When Gianna was 12, DePaul told her she was an abortion survivor. The two were in the kitchen making Christmas dinner. Gianna, who already knew she was adopted, was not so much troubled as amazed.
She recalled thinking at the time: "Wow! Kind of, wow! I had to stop for a minute and think of what she told me. . . . Wow! I thought it was kind of neat, actually." She immediately called a friend with the awesome news.
Gianna first went public with her story at a Mother's Day event sponsored by a California anti-abortion group. Word spread, and soon she and her mother were on the road. A music tape and a book, tentatively titled "Born on Fire," are on the way.
"I think of my biological mother this way," the teen says. "I forgive her for what she did. She was so young . . . just so confused, and I pray for her, and I pray that she's all right. But I don't think of her as the girl that tried to kill me."

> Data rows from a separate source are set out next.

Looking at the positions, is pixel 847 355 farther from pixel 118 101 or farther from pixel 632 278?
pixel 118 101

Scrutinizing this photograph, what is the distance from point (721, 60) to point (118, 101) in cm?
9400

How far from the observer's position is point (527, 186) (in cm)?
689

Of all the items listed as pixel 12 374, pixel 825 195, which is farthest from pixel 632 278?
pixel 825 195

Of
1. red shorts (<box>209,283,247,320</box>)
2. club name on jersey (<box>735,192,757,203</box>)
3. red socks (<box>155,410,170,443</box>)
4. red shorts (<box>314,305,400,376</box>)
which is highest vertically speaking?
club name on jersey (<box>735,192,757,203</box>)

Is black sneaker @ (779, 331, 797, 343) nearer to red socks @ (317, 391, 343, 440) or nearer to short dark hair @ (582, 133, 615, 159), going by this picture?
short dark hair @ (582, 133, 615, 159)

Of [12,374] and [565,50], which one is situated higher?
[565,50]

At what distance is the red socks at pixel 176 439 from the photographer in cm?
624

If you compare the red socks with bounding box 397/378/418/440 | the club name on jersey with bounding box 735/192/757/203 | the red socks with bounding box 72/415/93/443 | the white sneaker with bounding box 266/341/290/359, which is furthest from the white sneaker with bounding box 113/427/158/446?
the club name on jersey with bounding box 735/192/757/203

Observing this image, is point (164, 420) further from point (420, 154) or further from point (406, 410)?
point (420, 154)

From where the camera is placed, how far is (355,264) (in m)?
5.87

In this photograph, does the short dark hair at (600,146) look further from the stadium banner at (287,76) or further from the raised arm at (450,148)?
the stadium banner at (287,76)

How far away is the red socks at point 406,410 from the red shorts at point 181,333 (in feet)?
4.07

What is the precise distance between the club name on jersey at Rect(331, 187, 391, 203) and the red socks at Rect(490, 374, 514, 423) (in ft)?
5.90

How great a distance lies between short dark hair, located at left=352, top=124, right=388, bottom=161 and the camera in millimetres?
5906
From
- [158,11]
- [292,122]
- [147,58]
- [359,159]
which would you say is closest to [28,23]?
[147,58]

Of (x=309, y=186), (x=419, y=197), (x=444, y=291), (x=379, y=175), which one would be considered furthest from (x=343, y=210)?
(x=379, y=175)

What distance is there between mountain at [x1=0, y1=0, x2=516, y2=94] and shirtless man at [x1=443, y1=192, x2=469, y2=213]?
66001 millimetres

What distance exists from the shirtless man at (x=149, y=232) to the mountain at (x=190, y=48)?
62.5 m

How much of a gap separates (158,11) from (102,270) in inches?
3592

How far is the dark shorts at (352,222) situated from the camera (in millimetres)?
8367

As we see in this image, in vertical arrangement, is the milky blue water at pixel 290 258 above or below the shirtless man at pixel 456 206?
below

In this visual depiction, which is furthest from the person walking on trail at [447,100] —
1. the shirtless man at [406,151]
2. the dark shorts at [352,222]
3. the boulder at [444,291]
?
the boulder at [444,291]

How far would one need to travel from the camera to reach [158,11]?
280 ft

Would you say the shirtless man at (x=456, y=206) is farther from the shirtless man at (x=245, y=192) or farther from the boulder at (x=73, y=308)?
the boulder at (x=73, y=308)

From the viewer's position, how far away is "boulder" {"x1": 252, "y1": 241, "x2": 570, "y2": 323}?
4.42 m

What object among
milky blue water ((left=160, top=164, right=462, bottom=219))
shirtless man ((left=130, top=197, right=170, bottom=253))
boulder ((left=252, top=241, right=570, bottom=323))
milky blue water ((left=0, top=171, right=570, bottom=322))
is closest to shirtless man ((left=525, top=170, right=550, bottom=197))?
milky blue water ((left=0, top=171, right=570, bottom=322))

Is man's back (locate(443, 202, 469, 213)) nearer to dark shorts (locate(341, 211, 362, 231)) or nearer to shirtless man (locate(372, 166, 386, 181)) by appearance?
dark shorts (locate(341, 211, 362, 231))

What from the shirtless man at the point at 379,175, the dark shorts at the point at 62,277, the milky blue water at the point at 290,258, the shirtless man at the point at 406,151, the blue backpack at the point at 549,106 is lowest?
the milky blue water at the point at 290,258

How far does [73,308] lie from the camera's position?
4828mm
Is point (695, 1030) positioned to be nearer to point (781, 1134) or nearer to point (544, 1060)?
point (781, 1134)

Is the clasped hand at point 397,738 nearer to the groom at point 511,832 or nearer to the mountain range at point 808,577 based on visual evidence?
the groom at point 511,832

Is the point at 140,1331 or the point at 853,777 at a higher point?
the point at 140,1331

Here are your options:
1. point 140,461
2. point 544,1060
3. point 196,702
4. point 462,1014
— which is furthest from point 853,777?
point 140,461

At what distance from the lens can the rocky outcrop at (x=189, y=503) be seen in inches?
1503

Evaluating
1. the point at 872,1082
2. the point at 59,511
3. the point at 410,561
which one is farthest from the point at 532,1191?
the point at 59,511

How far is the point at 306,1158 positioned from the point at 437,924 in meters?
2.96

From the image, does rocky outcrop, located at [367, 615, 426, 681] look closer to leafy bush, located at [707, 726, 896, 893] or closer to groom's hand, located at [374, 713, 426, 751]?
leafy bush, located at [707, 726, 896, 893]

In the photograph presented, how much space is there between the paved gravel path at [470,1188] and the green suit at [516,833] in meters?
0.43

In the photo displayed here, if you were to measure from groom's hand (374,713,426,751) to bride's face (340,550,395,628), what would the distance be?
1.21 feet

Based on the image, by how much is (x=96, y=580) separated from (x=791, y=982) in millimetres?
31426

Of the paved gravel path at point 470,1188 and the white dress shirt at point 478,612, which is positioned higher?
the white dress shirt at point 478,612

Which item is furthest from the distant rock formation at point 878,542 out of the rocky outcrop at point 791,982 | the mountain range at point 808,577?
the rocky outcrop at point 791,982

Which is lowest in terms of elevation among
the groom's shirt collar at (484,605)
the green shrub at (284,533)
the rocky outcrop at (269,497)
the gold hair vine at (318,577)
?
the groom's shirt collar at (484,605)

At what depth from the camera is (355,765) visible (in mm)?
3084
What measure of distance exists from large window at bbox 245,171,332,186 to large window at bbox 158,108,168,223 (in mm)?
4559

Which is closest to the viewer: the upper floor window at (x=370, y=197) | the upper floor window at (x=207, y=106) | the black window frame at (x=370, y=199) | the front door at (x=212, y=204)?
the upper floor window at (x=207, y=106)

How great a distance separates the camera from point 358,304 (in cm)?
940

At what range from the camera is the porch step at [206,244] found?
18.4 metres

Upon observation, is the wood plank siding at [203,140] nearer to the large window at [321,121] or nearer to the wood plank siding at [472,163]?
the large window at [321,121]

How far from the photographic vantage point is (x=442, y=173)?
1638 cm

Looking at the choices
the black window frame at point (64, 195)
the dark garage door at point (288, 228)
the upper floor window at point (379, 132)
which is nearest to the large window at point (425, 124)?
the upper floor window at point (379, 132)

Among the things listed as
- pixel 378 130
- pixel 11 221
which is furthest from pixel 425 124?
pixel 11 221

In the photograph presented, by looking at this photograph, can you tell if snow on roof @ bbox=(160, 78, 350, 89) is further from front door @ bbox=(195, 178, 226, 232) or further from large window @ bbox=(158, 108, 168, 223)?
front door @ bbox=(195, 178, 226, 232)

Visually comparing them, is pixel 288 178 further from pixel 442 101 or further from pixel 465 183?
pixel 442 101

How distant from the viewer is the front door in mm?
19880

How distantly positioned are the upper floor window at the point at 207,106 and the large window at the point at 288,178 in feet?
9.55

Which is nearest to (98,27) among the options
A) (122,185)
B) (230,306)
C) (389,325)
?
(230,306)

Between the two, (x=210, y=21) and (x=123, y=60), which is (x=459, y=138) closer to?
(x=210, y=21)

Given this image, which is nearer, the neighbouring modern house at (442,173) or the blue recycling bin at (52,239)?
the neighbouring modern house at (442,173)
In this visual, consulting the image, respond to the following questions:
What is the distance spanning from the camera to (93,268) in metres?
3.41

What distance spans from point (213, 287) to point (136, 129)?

Yet, she wonders: "Wouldn't it be cool - this is cool and not cool - if I had a picture of her, to see? I wonder what she looks like. I battle with it all the time, in my head. When I was younger, I went through so much crying over being adopted. Wouldn't it be neat if she just left me something to read?"
`SWEET INNOCENCE'
Gianna has written another song, "Sweet Innocence," about how tough it is for a teenager - let alone one who tours the country talking and singing about surviving an abortion - to stay fresh and uncorrupted.
"Keep your sweet innocence.
"Don't try to hide the person inside.
"But if you only knew
"How hard it is to pull me through
"Some days it seems impossible to do."
"I pray all the time," Gianna says. "When I get on a plane. Before I talk to people. While I'm checking out music. Before I go anywhere. Because He's the one who controls everything. (I can't think), `It's me, it's me, it's me."'
"We're not out here on a money-making escapade or anything like that," her mother interjects.
"We're just telling a true story of God's love, you know?" Gianna says. "And people can choose to believe it. And if they don't want to, that's their problem."